We can see in the sober words of G. K. Chesterton what abandoning the guiding notion of God and the principles of religion has wrought in our current culture: “When men choose not to believe in God, they do not thereafter believe in nothing, they then become capable of believing in anything.” Socialism, Communism, environmentalism (absent of, and even opposed to, human values), “the arc or history,” and every other -ism, doctrine, cult, and clever notion springs forth as a mainstay of human thinking. It’s not just that many of these doctrines are destructive, unstable, or unsustainable in the long term. They are also not as hopeful and sustaining in a person’s everyday life as the belief in a benign and loving presence. Prayer offers the believer, at the very least, a little daily chat with a presumed intelligence that is stronger, wiser, and more forgiving than the believer him- or herself might personally be. Adherence to the tenets of pure social justice, environmental sacrifice, or some other collective doctrine usually entails a bitter denial of personal hopes.

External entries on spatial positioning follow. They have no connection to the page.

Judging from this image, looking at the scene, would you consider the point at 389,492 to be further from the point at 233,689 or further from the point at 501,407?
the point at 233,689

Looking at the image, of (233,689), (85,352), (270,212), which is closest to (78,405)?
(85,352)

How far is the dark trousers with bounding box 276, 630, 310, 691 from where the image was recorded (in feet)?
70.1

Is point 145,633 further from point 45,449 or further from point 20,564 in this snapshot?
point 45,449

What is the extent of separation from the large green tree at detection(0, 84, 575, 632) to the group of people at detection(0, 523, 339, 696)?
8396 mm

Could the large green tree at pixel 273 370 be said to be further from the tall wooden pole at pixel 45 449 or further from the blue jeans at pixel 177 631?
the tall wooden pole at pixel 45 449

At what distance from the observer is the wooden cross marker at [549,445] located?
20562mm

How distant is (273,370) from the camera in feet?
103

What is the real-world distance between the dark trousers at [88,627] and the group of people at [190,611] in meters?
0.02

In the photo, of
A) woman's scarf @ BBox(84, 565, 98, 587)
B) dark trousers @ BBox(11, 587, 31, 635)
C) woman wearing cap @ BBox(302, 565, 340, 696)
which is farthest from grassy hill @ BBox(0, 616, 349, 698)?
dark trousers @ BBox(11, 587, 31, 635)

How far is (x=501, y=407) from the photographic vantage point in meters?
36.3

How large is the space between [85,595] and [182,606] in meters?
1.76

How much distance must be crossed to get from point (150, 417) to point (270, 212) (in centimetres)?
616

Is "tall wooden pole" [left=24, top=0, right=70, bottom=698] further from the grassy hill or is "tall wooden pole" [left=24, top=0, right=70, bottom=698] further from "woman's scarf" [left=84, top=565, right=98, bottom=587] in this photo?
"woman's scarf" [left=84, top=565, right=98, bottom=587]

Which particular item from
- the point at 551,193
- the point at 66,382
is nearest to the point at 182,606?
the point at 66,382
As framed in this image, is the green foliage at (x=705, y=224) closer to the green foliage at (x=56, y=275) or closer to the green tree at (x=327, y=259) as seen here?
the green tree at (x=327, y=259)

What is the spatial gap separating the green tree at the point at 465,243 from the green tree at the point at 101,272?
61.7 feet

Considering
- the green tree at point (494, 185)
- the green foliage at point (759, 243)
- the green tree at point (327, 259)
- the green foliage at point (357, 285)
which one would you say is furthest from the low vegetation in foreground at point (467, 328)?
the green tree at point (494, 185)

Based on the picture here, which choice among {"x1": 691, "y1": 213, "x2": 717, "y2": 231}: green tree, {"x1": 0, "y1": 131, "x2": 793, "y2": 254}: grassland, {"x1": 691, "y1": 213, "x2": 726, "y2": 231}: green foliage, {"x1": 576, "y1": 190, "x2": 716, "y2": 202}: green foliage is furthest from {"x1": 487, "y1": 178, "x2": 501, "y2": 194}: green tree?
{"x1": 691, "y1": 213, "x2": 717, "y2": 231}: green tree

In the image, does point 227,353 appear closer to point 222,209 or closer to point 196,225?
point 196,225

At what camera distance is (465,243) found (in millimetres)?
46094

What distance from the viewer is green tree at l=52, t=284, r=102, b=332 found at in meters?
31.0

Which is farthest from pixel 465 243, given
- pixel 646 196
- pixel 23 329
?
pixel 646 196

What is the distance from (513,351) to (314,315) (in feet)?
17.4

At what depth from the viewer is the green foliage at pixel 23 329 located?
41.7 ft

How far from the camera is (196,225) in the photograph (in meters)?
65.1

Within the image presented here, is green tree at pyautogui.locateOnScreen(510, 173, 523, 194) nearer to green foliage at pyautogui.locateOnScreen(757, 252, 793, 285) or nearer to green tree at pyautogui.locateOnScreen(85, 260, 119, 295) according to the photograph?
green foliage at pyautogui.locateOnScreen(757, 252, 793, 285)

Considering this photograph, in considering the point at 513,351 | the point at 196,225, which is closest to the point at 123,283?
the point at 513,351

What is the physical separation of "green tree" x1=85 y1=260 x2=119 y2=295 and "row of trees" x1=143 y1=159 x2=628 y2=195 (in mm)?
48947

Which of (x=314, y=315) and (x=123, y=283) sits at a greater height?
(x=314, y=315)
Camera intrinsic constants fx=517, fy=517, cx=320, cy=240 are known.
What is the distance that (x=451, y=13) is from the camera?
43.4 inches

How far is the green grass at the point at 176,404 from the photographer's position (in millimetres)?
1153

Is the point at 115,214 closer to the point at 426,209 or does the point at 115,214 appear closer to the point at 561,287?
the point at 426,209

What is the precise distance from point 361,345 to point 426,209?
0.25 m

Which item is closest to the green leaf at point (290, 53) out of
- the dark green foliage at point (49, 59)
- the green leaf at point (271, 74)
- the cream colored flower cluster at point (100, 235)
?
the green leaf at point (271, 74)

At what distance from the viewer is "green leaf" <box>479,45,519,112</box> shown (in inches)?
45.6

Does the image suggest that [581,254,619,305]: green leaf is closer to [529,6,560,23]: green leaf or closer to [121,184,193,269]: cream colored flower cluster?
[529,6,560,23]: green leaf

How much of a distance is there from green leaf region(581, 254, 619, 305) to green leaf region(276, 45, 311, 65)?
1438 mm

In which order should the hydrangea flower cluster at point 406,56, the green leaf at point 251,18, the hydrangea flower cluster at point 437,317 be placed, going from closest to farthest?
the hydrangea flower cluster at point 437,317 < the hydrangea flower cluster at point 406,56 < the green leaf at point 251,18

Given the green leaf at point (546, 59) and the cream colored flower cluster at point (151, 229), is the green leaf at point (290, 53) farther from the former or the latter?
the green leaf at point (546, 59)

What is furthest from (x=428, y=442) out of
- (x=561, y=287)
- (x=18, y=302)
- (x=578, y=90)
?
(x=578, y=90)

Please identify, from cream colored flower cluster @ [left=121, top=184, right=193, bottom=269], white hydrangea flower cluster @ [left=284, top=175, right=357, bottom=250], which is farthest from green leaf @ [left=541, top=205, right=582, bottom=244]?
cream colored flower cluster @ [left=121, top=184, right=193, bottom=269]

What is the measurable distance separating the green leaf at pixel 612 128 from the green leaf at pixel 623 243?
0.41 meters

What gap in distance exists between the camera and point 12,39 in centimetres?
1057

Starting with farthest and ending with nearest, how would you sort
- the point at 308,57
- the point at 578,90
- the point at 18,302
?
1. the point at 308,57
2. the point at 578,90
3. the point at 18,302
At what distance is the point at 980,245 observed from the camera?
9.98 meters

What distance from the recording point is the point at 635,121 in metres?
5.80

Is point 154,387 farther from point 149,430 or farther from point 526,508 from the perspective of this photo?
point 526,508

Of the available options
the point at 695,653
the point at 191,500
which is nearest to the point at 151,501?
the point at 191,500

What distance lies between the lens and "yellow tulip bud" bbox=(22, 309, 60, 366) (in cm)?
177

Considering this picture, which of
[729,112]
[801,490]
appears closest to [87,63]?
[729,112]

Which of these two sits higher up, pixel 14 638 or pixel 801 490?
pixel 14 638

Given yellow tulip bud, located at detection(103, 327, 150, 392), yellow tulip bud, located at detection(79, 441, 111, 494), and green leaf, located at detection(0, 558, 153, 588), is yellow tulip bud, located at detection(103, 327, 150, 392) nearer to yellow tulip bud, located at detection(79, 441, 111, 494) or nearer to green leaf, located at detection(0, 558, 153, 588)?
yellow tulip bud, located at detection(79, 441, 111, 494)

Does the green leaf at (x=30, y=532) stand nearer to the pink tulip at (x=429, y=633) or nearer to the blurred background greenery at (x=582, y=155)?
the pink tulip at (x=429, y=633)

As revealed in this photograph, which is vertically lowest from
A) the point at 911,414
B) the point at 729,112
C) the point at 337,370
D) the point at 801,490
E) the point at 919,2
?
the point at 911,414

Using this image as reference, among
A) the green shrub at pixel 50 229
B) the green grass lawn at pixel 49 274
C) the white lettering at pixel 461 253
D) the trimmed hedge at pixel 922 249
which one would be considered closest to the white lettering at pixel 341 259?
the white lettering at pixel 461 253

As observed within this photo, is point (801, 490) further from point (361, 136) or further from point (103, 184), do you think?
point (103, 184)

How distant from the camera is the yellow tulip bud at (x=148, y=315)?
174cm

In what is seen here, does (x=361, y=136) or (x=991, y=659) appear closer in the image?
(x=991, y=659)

In the same way, if we abandon the strict construction of the U.S. Constitution, its Bill of Rights, and the various modifying Amendments, we are left with the personal opinions of competing politicians—and those guided by some social, political, or economic theory with which the rest of us might not agree. The Constitution and its constituent Amendments are remarkably silent on issues of social, political, and economic theory, other than support for the individual in particular and the people in general against the tyranny of the state or the majority in control of the government. It’s a pretty lenient and forgiving structure; other systems of government are a lot more aggressive and demanding.

But again, in my conception, none of this is dependent on outside, impersonal forces. Both God and the Constitution are human creations, operating wholly within the scope of the human mind, and having effect only through the interactions among those who so believe in the first place.

These are, ultimately, fragile things.

1. Unless, of course, you worship Satan, the Devil, Baron Samedi, or some other dark force—and then your heart is in a different place from mine.

2. I imagine that a race of intelligent sea turtles would have a very different conception of God. They are abandoned by their mothers as a clutch of eggs in the sand, are warmed by an invisible Sun, hatch by the light of the Moon, and scramble across dry land to find the ocean, pursued all the time by hungry gulls and other predators. I imagine their God would not be caring or life-giving at all, but cold and distant like the Moon itself.

3. That is, the rights that citizens have above, beyond, and preceding the Constitution, as inalienable rights that come from some source—God, perhaps?—greater than the state or the federal union and the document that binds that union.

4. This is a basic problem with democracy. Ultimately, the people who have to run for office must seek approval from the voters. You do this in one of two ways: offer favors, projects, and advantages that other politicians can’t or won’t offer; or avoid association with damaging and restrictive laws and their effects that the voters won’t like. Promise the sky but avoid the whirlwind and the lightning.